Tension entre Alger et Bruxelles sur le commerce et l’investissements

Bruxelles avait exigé une réponse d’Alger avant le 24 juin, mais celle-ci est arrivée après la date limite, marquant une escalade dans le conflit entre l’Algérie et l’Union Européenne. Le 14 juin, la Direction commerciale de la Commission européenne a présenté une note verbale au Conseil d’association concernant un « différend », comme rapporté par « Le Point Afrique ».

« Le différend en l’espèce est apparu en 2021, quand l’Algérie a commencé à introduire une série de mesures par lesquelles les autorités de l’Algérie ont imposé certaines entraves aux exportations et aux investissements de l’Union Européenne en Algérie », entame ce document diplomatique. Plusieurs missives ont été, depuis, envoyées par Bruxelles au ministère algérien du Commerce. En vain.

La dernière note verbale énumère plusieurs mesures prises par l’Algérie concernant sa politique d’importation et d’investissement étranger. Par exemple, elle inclut l’exigence pour les entreprises importatrices d’obtenir un certificat « Algex » de l’Agence nationale de la promotion du commerce extérieur, délivré après une procédure jugée peu transparente pour chaque opération de domiciliation bancaire. D’autres mesures comprennent l’interdiction d’importation de produits en marbre et en céramique, des taux d’intégration jugés contraignants pour les importations, des restrictions sur l’actionnariat des importateurs, ainsi que des entraves spécifiques aux importations en provenance d’Espagne suite à la crise entre Alger et Madrid concernant le Sahara occidental.

Un arbitre à désigner

Plus généralement, l’UE souligne que les mesures algériennes pour «l’équilibre de la balance commerciale, la poursuite d’une politique de développement indépendant de la rente pétrolière et la substitution aux importations » semblent contradictoires avec l’accord d’association. Bruxelles a donc invité Alger à participer à des consultations, soit à Bruxelles, soit à Alger, dans un délai de trente jours dès la réception de la note verbale et de « répondre à la présente proposition au plus tard au 24 juin ».

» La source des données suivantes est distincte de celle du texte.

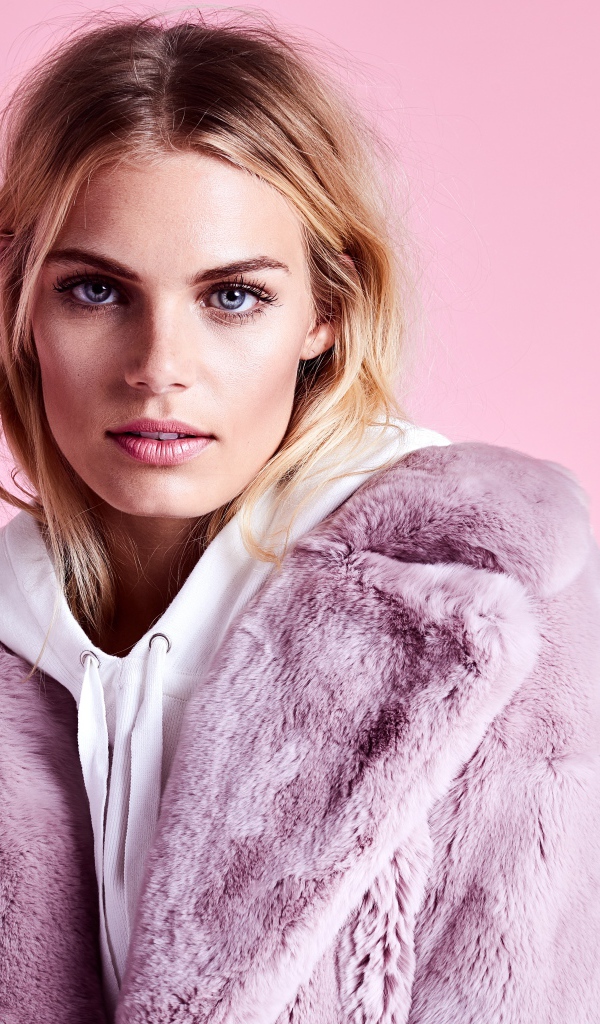 Красивая голубоглазая девушка в шубе на розовом фоне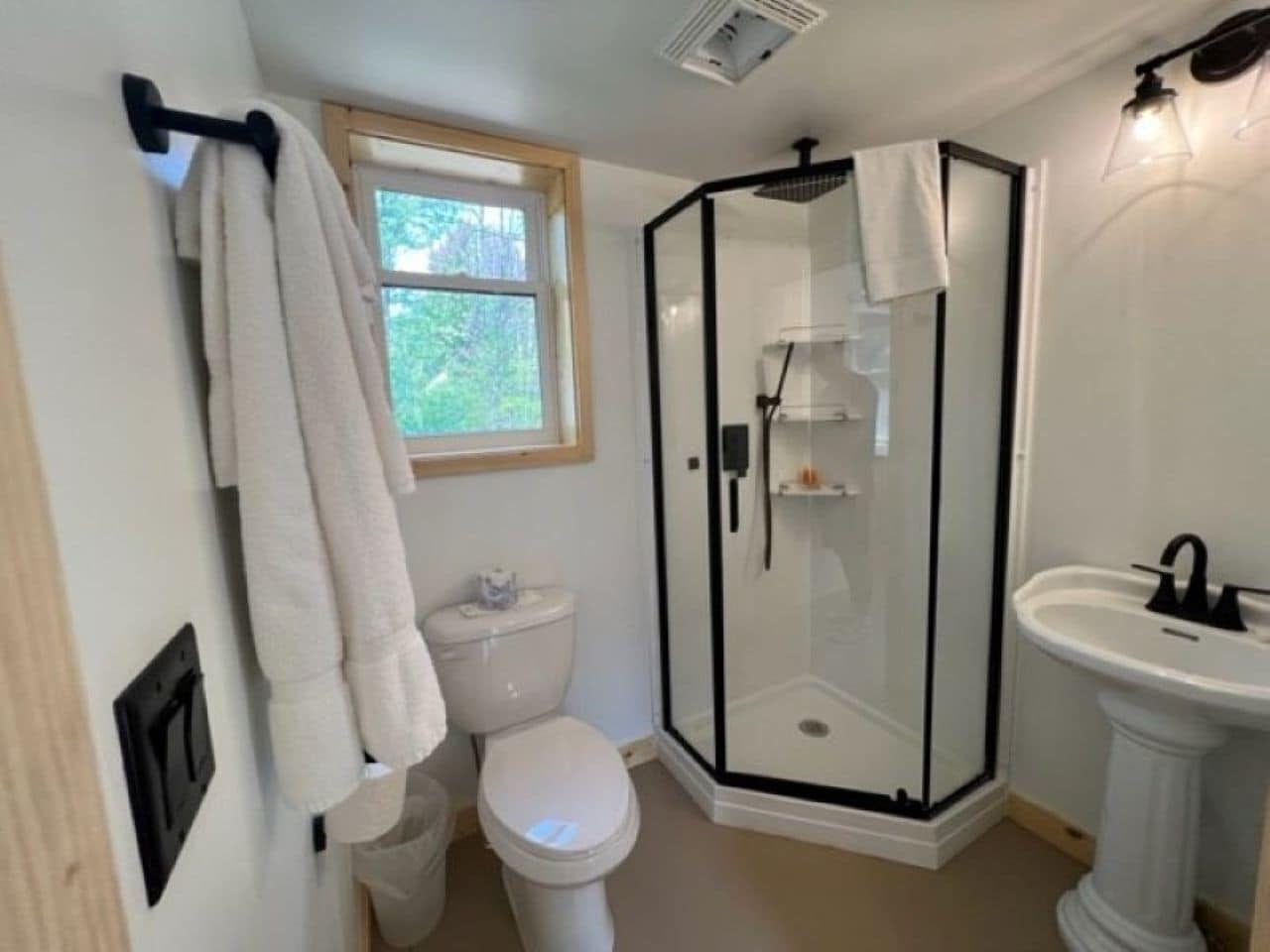 Un baño con inodoro, cabina de ducha de vidrio, lavamanos y ventana.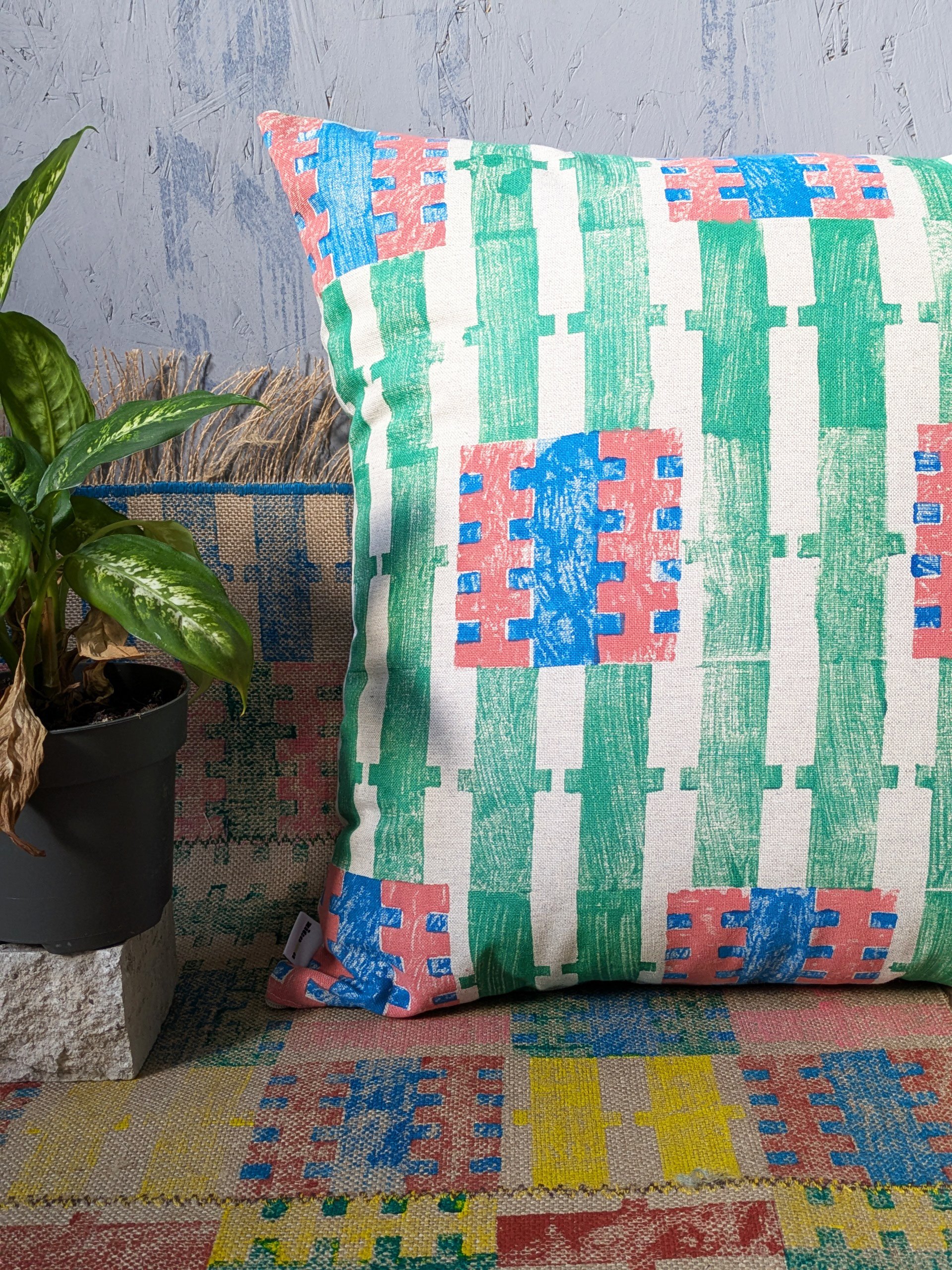 bold stripes on hand block printed cushion in lush summer colours in green and blue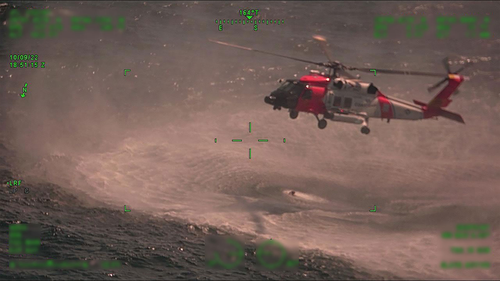 A Coast Guard Air Station New Orleans MH-60 Jayhawk hovers over their rescue swimmer during a rescue, approximately 25 miles offshore from Empire, Louisiana, on Oct. 9.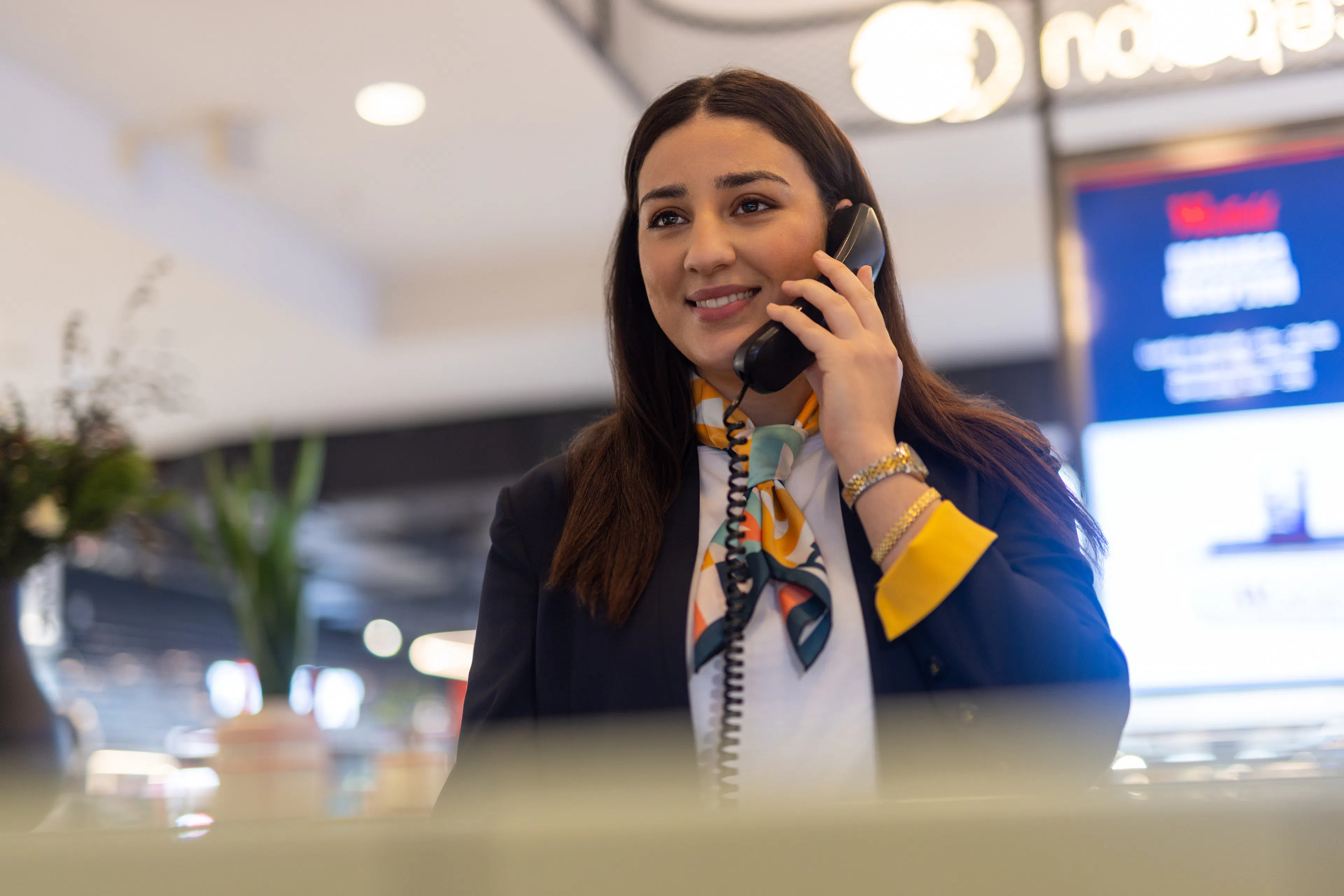 Une hôtesse d'accueil au téléphone à l'accueil d'un centre commercial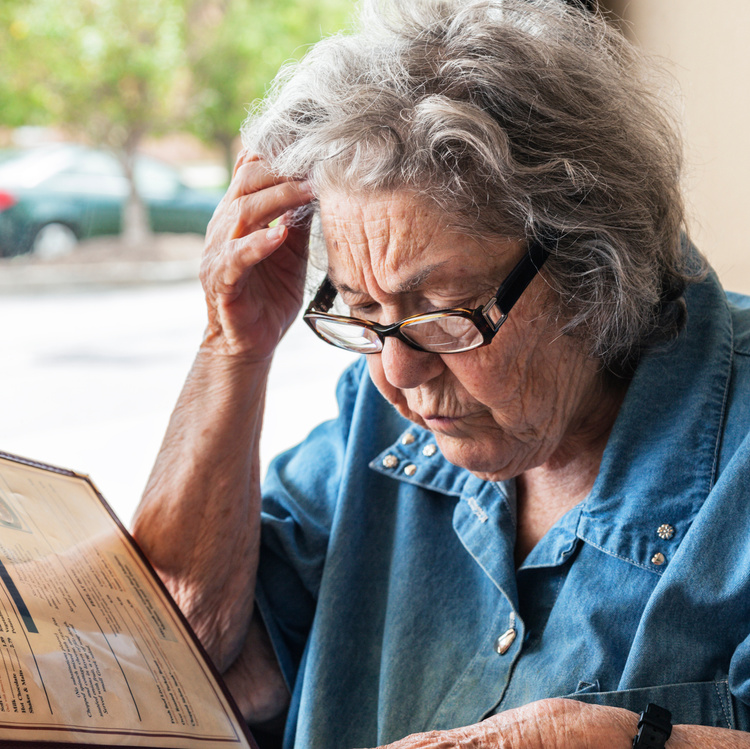 Elderly Woman With Dementia Reading Restaurant Menu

Dans le cas contraire, la Commission européenne envisage d’enclencher une procédure de règlement des différends et « se réserve le droit d’évoquer des mesures et des allégations supplémentaires concernant les entraves commerciales ».

Ce 24 juin, Alger a répondu via son ministre du Commerce, Tayeb Zitouni, dans une interview à la télévision publique, en marge de la Foire internationale d’Alger : « L’Algérie est un pays souverain, qui n’a pas de dette extérieure et ne tolère point de diktat. ». « L’Algérie a rationalisé l’importation et ne l’a pas arrêtée, ce qui serait inconcevable, a-t-il ajouté. L’Algérie n’a pas cessé les importations, mais ce que nous produisons, nous ne l’importerons pas. » Le ministre a cité l’autosuffisance réalisée par l’Algérie cette année en blé dur, réduisant la facture d’importation de 1,2 milliard de dollars. Selon ses chiffres, les importations annuelles de l’Algérie sont estimées à 45 milliards de dollars, dont plus de 22 milliards de l’Union Européenne.

Alger demande une révision de l’accord d’association, qu’elle estime favorable à l’UE avec des déséquilibres commerciaux défavorables à l’économie algérienne. Elle critique notamment les obstacles à l’accès aux marchés européens et la faible entrée des investissements directs européens en Algérie.

Le 20 juin, l’ambassadeur de l’UE à Alger, Thomas Eckert, a exprimé à « Maghreb Émergent » son espoir de voir les deux parties engager un «dialogue constructif » et négocier pour surmonter ces obstacles protectionnistes. Il a averti contre une escalade préjudiciable pour les deux parties, bien que les perspectives actuelles ne soient pas optimistes.